Selasa, 02 Februari 2010

How do you learn English?

In Indonesia, being an English teacher is considerably a good job. Somehow people in my country think that learning English is dutifully important, either if we are looking for a job or further education. Perhaps it's because we are too lazy to change all computer commands to our language, or we don't bother to translate all devices, manual books, books, songs, even signs of emergency exits in imported trains or planes we have. Very likely so. For teenagers, it sounds like they're on MTV. It makes even a dork look so cool.

Anyway, let's share how we learn English. I know there are methods: from joining an expensive private class by a native English speaker from Oxford/Cambridge to reading a second-hand English dictionary out loud. It depends on how serious, how much time you have, how desperate you are (or how desperate your parents are) and what you can afford. The last one is actually the least, I'm going to tell you why.

In my home village, there was an English teacher who opened a class for free in the evening. Why did she do that? She actually wanted the children to sing Christmas carols in church on Christmas day in English. So she taught us English. This is my first exposure to English and I wasn't very young either (I know some parents nowadays try to talk English to their toddlers and put them to English nursing class or ask the babysitter to speak English etc.). I was 14 years old and never before in my life had I got any English lesson. I have to say that I enjoyed the lesson very much. I remembered those cards with pictures saying: banana, tomato, ear, nose, ball, and so forth.

A year later, because my Mom is a bit advanced in mind regarding my education (in her opinion, if my grandpa a.k.a her Dad sings a very good English song while he is in the toilet, why not her daughter?), I was forced -well, at that time I still considered watching a full episode of Knight Rider was more important than anything- to join a local English course. I was lucky. This place, although is in a small town of Pekalongan, has a very good quality of language teaching. Most students from this course have no difficulty at all to any English exams at school. If not to say that they are very much in advance to normal school's curriculum. This course basically was a foundation of my English. It wasn't a famous language school by all means, no native speaker or anything foreign, no international standard whatsoever. It's so down to earth that it's easy for a native Indonesian (especially from the countryside) to grasp the lessons.

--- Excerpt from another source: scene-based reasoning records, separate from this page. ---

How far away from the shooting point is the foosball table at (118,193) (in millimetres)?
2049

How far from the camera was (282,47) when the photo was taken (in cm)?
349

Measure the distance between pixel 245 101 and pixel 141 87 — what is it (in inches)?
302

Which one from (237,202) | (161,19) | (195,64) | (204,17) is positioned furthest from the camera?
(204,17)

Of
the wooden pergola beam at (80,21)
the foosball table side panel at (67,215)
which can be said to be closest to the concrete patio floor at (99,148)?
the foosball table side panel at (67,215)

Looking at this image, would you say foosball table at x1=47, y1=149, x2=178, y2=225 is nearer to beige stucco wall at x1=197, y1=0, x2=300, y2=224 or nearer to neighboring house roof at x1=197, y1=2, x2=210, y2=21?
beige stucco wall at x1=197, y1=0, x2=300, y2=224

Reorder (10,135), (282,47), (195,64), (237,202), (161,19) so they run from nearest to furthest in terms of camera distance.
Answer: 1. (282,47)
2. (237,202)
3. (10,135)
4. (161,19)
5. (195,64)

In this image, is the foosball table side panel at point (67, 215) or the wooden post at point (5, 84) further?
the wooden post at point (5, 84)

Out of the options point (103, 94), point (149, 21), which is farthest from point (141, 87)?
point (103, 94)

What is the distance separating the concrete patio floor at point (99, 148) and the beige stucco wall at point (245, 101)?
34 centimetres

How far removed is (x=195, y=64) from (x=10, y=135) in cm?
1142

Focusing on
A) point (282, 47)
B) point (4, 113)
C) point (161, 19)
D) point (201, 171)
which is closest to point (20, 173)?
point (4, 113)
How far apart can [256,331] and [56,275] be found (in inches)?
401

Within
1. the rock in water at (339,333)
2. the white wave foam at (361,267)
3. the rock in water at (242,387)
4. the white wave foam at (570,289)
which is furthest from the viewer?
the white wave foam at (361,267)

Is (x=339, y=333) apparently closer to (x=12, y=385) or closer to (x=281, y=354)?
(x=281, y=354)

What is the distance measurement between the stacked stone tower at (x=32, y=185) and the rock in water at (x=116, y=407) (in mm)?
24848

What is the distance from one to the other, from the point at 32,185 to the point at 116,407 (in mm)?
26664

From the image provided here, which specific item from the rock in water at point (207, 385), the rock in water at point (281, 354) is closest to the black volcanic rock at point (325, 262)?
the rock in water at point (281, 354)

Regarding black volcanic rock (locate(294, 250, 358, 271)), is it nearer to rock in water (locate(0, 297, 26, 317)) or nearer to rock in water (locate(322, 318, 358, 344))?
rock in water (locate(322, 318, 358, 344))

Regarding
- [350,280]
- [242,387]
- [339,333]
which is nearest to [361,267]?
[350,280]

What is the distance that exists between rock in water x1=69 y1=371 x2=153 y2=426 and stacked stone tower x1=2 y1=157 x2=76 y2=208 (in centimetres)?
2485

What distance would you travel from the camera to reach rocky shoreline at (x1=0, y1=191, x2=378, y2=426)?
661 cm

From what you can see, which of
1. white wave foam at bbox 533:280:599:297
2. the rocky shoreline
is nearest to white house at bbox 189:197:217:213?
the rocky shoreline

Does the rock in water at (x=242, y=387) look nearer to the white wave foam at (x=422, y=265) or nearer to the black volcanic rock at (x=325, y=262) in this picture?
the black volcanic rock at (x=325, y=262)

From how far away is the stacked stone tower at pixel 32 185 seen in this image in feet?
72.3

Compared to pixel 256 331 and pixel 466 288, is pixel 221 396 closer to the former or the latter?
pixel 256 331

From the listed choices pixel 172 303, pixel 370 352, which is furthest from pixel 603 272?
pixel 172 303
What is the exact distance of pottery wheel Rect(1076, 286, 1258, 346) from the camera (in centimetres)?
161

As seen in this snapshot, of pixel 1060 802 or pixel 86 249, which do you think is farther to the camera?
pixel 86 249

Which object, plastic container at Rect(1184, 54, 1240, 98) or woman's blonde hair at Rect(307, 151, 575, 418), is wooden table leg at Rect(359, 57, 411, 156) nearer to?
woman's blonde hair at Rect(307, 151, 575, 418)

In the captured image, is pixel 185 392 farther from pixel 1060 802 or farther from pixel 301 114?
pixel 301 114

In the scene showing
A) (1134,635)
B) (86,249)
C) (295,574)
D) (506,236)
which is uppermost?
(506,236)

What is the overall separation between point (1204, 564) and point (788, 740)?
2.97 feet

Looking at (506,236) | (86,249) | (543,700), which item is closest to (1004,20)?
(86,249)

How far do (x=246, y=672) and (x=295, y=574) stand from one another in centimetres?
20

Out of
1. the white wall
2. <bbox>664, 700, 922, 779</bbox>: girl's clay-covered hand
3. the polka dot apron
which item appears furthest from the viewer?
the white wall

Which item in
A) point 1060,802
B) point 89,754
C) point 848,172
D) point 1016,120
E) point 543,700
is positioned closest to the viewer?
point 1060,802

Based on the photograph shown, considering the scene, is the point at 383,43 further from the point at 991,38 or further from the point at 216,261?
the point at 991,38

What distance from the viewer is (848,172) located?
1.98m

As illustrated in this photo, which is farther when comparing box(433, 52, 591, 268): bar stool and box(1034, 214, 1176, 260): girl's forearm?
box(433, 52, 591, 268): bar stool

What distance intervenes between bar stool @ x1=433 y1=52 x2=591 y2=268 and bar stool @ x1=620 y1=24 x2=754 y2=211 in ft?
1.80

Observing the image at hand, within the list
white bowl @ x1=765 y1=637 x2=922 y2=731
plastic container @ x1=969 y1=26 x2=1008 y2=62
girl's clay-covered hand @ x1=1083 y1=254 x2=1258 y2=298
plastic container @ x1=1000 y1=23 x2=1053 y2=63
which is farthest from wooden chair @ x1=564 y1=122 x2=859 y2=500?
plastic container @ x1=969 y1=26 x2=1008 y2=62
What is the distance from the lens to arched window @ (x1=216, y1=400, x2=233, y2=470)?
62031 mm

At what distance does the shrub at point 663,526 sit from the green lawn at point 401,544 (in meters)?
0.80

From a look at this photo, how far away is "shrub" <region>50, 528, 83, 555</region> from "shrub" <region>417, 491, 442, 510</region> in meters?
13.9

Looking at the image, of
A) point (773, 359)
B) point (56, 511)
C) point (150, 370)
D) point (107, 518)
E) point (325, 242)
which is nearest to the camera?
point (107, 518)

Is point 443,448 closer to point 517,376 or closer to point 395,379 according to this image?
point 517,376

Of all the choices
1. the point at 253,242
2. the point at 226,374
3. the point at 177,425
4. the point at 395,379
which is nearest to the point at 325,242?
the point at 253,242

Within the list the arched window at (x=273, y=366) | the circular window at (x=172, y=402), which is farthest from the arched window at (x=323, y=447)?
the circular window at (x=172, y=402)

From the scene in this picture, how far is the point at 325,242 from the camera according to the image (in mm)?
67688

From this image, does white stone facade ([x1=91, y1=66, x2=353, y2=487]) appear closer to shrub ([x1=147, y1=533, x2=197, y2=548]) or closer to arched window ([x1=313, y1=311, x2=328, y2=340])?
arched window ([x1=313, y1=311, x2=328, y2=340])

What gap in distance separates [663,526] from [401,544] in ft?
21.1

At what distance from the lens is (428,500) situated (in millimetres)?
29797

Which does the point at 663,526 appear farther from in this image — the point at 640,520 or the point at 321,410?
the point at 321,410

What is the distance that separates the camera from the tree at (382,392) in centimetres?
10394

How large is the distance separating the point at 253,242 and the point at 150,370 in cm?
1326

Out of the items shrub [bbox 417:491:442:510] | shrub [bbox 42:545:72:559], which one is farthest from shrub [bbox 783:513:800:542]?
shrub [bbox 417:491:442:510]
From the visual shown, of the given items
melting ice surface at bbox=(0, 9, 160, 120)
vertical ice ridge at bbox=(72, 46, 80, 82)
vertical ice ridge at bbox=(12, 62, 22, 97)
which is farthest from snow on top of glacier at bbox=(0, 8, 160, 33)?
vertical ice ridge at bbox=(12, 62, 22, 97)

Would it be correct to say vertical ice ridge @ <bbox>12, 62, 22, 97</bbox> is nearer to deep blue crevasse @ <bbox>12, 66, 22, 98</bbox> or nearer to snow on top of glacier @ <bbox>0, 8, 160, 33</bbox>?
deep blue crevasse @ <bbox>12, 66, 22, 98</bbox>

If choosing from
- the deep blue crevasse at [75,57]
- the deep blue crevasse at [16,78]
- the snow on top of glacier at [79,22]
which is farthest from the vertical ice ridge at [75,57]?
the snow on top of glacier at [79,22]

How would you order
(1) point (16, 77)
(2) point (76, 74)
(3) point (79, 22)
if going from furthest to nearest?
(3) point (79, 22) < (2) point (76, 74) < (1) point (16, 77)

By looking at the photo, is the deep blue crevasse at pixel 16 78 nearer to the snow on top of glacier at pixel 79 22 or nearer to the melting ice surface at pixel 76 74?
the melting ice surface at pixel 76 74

It's very common for Indonesians to know English but have little confidence to speak it. I suggest that working abroad and traveling will sort this problem out. If you're on your own in a foreign place, you have to talk to survive. If we work, we'll earn something and we don't have to pay a class. These are examples where I learnt English:
  • from British advertisement. Once, when asked, "How was the food?" I would just nod or say "good," Since I heard some commercial breaks on TV, now I can say, "Oh, it's very tasty and nourishing, definitely scrumptious!"
  • from a second-hand book stores. They usually have some collections of Adrian Mole series by Sue Towsend. In this book I found the words "barmy", "mongrel", "stick insect", "plonker", "berk", "prat", "daft" and "dork". They're quite useful sometimes.
  • from the signposts. I learnt the meaning of: "cycle dismount" "humps in 30 meters" "cul-de-sac" "pedestrian crossing" "public pathway" "car boot sale" and so on.
  • from the cookery books I used for cooking at work. I learnt some words like saute, roast, grill, simmer, sizzle, stew, toast, steam, thaw, etc and also the difference between fold and mix, oven and microwave (this is serious!), frying pan and saucepan, kettle and casserole. Oh, not to forget many names of the cooking gizmos: colander, apple corer, baster, egg timer, potato peeler, sieve, spatula, whisk, wok, mortar and pestle, etc.
  • from the garden. I've learnt the names of some vegetables: aubergine, swiss chards, squash, white pumpkin, white radish, horseradish, beetroot, etc. And also some herbs: coriander, dill, fenugreek, rosemary, fennel, nutmeg, oregano, star anise, turmeric, and so on.
  • from the road/supermarket: "Are you alright, love?", "Cheers, love!" instead of "How are you?" and "Thank you!"
  • from the table : "Could you pass me the salt please?" and if someone offer me anything I should response "Yes, please" or "No, thank you," instead of merely saying yes or no. It's more polite, they said.
  • from everyday conversation: Instead of saying: help! Now I know I should say: "Do you mind?" or "Would you mind?" and if you want to help, the answer is "No" not "Yes".
So, I think now I'm speaking English. It's not quite a standard English, but understandable. At least by myself. Now I'm improving my English by doing crossword puzzle. What is the answer for untouched-smaller version of the harpsichord (8 letters)?